A votação inicial definirá a admissibilidade ou não do pedido de cassação. Para que o processo seja oficialmente instaurado, ao menos 21 vereadores precisam dar sinal verde.

Caso o plenário aprove a abertura, o rito avança na mesma sessão. A Câmara realizará imediatamente o sorteio de três vereadores para compor a Comissão Processante, grupo responsável pela condução das investigações.

Uma vez formada, a Comissão Processante se reunirá para definir, internamente, quem ocupará os cargos de presidente e relator. O colegiado terá um prazo inicial de 90 dias para concluir os trabalhos.

Nesta fase, serão realizadas as oitivas de testemunhas e a coleta de depoimentos, além da apresentação da defesa do parlamentar. Ao término da instrução, o relator apresentará um parecer recomendando a cassação ou o arquivamento da denúncia.

O relatório final será então submetido ao plenário para o julgamento definitivo. Nesta última etapa, o quórum para a perda do mandato é mais rígido: são necessários 28 votos favoráveis (dois terços dos parlamentares) para que Lucas Ganem seja cassado.

A propósito, interlocutores da Casa acreditam que o processo todo deverá durar até o início de março. Internamente, o clima na Câmara é desfavorável a Ganem.

Denúncia

O Ministério Público Eleitoral (MPE) emitiu parecer final no fim de novembro recomendando a cassação, destacando que Ganem teria registrado endereço de terceiros exclusivamente para viabilizar sua candidatura, sem comprovar vínculos efetivos com Belo Horizonte. O caso foi revelado por O Fator em outubro de 2024.

O pedido de cassação, protocolado pelo advogado Guilherme Soares, repete pontos apresentados em ação judicial movida pelo suplente do partido, Rubem Rodrigues de Oliveira Júnior, o Rubão, que aponta vínculos profissionais e pessoais de Ganem fora da capital mineira, especialmente em São Paulo e no Paraná.

As investigações mostram que Ganem mantinha vínculos profissionais e residenciais em São Paulo na época da transferência do título, sem contas de serviços públicos ou provas de residência anterior em Belo Horizonte. O padrão se repete nos gastos de campanha — a maioria dos fornecedores contratados era de São Paulo. A própria Justiça Eleitoral teve dificuldades para localizá-lo no suposto endereço, que, segundo depoimento à Polícia Federal da esposa do proprietário, nunca foi utilizado pelo parlamentar.
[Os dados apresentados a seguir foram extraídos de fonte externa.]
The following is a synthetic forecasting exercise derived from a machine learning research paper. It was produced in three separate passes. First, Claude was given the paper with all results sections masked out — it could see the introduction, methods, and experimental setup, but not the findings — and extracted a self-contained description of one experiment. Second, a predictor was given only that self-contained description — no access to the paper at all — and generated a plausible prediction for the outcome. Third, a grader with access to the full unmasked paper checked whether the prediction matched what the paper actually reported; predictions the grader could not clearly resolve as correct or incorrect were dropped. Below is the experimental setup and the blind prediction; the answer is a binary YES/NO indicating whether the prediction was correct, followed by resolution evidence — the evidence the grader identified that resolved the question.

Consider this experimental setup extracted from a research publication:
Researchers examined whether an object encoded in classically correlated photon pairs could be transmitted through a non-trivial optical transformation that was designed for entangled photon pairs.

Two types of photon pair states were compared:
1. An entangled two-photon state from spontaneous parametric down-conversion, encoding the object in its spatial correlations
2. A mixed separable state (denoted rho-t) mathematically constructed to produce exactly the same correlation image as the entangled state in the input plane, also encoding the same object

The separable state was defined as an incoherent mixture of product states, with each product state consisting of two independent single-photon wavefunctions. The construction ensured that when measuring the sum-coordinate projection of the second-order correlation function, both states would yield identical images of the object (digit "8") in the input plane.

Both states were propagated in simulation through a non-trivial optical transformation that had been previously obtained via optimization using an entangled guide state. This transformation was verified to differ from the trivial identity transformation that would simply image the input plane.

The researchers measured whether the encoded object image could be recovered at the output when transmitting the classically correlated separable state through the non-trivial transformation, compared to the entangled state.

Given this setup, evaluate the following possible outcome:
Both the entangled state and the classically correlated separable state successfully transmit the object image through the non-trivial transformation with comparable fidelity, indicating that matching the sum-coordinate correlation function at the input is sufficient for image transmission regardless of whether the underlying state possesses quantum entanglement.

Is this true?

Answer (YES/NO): NO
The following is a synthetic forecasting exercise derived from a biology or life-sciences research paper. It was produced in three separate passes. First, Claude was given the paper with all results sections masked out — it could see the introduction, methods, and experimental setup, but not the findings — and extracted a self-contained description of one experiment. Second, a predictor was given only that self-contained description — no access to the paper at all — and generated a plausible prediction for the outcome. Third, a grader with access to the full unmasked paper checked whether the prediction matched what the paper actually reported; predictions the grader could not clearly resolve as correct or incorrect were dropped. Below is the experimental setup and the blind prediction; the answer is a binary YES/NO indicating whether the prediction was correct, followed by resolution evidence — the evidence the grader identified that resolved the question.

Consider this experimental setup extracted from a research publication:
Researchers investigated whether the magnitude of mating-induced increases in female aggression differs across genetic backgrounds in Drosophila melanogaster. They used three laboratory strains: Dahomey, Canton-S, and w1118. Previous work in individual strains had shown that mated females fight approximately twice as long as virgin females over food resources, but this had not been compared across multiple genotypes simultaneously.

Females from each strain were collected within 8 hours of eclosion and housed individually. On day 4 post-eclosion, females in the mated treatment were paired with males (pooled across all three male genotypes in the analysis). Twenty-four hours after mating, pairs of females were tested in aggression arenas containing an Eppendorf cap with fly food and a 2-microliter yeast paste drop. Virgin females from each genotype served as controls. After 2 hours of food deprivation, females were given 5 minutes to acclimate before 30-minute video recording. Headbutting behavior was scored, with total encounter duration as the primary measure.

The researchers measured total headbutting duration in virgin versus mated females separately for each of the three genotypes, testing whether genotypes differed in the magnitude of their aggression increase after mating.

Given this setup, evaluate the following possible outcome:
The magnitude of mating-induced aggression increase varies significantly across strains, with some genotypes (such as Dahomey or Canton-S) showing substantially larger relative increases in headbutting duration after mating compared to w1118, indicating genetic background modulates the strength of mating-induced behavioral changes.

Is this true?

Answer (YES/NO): NO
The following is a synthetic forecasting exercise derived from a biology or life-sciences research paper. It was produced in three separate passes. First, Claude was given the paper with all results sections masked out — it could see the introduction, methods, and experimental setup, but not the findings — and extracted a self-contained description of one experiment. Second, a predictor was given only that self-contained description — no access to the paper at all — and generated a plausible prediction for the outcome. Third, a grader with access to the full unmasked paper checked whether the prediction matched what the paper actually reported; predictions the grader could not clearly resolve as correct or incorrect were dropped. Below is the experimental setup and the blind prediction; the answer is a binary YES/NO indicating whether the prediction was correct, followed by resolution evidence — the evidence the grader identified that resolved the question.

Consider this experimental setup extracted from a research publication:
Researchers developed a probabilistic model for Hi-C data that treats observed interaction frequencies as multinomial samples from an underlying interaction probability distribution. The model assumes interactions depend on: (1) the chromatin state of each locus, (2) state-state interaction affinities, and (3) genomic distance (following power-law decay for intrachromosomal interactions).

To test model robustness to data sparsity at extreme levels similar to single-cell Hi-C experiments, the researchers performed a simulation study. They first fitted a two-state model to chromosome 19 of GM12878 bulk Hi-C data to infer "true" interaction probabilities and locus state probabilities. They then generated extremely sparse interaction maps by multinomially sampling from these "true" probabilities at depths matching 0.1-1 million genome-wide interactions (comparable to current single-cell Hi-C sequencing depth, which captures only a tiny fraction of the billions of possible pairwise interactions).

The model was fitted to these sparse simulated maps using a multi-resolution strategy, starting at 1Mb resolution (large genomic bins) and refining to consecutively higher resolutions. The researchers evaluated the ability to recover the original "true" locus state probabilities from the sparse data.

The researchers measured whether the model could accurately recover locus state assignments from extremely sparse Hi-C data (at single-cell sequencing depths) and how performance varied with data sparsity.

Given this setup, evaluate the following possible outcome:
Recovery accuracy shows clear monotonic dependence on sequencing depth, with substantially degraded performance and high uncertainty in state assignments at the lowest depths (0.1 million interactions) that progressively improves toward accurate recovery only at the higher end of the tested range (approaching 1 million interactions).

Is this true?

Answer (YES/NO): NO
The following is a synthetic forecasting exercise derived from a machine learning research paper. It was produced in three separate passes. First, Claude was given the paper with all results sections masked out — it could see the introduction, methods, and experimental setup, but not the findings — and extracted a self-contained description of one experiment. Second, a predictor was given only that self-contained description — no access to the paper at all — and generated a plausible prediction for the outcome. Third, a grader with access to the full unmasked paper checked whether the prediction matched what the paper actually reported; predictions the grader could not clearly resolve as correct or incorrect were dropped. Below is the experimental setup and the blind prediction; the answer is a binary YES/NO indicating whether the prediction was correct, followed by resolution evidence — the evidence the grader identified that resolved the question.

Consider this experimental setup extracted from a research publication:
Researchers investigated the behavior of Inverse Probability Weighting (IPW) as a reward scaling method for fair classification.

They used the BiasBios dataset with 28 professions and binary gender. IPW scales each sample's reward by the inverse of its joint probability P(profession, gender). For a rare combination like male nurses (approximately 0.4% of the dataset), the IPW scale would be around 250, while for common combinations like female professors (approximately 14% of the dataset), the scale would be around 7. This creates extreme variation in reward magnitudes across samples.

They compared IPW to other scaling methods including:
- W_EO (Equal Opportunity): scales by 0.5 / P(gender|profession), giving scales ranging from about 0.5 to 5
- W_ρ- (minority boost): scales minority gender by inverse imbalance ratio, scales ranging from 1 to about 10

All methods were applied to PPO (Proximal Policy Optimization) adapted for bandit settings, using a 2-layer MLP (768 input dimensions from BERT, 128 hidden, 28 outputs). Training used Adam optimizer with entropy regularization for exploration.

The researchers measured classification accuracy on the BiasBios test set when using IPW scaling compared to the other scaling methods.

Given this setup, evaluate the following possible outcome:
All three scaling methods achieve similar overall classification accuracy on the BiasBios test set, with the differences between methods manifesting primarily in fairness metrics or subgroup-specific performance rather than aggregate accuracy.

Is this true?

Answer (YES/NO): NO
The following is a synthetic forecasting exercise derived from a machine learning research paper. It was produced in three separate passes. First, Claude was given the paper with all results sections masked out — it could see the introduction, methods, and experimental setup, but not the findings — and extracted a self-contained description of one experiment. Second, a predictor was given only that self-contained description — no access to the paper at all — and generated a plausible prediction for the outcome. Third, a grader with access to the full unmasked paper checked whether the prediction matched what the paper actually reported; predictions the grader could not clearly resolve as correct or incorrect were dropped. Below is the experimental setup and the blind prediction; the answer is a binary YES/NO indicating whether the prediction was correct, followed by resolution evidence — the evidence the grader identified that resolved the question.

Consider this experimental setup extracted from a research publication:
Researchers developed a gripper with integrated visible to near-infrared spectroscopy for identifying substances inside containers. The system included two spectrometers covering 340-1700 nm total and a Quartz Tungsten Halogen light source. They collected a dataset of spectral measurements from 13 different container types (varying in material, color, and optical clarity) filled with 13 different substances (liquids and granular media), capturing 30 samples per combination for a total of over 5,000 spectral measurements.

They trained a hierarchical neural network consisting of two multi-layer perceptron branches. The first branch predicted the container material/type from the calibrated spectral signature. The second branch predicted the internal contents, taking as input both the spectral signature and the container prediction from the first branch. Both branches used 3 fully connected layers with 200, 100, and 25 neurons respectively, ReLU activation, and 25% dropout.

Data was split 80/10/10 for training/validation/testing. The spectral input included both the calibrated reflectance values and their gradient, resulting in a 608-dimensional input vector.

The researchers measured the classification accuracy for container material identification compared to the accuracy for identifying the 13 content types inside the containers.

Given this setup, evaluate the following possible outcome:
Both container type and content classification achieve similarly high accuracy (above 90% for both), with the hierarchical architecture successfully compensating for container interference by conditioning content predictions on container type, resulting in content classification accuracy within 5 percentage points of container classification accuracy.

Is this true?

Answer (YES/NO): NO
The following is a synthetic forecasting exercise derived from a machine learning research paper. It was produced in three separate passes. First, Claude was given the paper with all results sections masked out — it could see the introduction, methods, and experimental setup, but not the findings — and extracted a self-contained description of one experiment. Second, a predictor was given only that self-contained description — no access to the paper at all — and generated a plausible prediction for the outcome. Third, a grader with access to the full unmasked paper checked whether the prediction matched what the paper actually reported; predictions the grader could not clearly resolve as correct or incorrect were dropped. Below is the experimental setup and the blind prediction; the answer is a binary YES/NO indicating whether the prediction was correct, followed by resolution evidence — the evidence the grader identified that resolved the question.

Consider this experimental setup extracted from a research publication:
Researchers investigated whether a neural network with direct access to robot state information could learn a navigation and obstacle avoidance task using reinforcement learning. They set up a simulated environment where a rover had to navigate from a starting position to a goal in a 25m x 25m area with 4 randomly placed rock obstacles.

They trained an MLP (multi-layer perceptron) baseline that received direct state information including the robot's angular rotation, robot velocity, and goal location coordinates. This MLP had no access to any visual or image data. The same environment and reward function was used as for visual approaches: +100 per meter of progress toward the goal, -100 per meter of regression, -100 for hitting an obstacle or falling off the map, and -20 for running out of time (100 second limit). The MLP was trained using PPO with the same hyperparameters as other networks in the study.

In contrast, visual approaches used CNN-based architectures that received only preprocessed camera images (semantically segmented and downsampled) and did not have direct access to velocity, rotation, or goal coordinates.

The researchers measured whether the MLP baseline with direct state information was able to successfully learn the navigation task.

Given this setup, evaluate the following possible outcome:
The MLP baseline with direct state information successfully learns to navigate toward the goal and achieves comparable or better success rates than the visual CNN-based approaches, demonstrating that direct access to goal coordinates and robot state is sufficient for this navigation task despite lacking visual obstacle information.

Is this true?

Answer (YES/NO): NO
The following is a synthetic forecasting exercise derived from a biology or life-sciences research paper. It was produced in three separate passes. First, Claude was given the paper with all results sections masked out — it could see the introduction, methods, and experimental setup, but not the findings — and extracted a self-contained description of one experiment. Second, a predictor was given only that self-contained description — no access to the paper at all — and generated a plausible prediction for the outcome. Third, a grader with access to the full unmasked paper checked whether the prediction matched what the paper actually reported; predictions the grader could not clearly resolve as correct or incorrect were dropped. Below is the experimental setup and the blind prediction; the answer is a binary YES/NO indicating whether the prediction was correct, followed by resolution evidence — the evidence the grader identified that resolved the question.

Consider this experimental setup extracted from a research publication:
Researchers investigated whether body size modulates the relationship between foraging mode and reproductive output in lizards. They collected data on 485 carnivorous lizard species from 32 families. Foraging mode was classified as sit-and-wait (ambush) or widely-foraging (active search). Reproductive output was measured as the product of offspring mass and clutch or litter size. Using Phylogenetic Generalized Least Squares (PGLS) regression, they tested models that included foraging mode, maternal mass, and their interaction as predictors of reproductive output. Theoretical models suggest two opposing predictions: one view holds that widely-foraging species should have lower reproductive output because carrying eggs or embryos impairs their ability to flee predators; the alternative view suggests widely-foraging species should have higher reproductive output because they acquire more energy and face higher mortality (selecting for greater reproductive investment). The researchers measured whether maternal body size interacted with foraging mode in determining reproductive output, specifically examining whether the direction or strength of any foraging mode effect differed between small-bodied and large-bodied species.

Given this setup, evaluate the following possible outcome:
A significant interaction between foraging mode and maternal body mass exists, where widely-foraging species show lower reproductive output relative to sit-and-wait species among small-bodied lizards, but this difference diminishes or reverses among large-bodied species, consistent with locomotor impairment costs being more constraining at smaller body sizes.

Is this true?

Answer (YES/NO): NO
Testemunhas ouvidas no processo, incluindo a deputada federal e presidente do Podemos em Minas Gerais, Nely Aquino, relataram tentativas frustradas de entrega de material de campanha no endereço informado por Ganem. Segundo apuração, ele só teria buscado apartamento na cidade após a eleição. Outro dirigente partidário confirmou não haver comitê de campanha ou equipe atuando em Belo Horizonte. O proprietário do imóvel declarado, servidor em Contagem, nunca teve contato com Ganem.

O parecer do MPE destaca que, segundo o Tribunal Superior Eleitoral (TSE), o domicílio eleitoral deve ser comprovado por relações econômicas, sociais ou familiares com o município, o que não teria ocorrido neste caso. A promotoria rejeitou as alegações da defesa de Ganem quanto à inadequação do processo e inépcia da denúncia, sustentando que a ação é legítima diante dos elementos apresentados.

No que tange ao Judiciário, a decisão final caberá ao juiz da 29ª Zona Eleitoral de Belo Horizonte. No Legislativo, vereadores de diferentes partidos vêm tratando como provável a cassação de Ganem, com expectativa de votação no início de 2026. Caso a perda do mandato seja aprovada por maioria qualificada, Rubão, atualmente na secretaria municipal de Esportes, será convocado para tomar posse.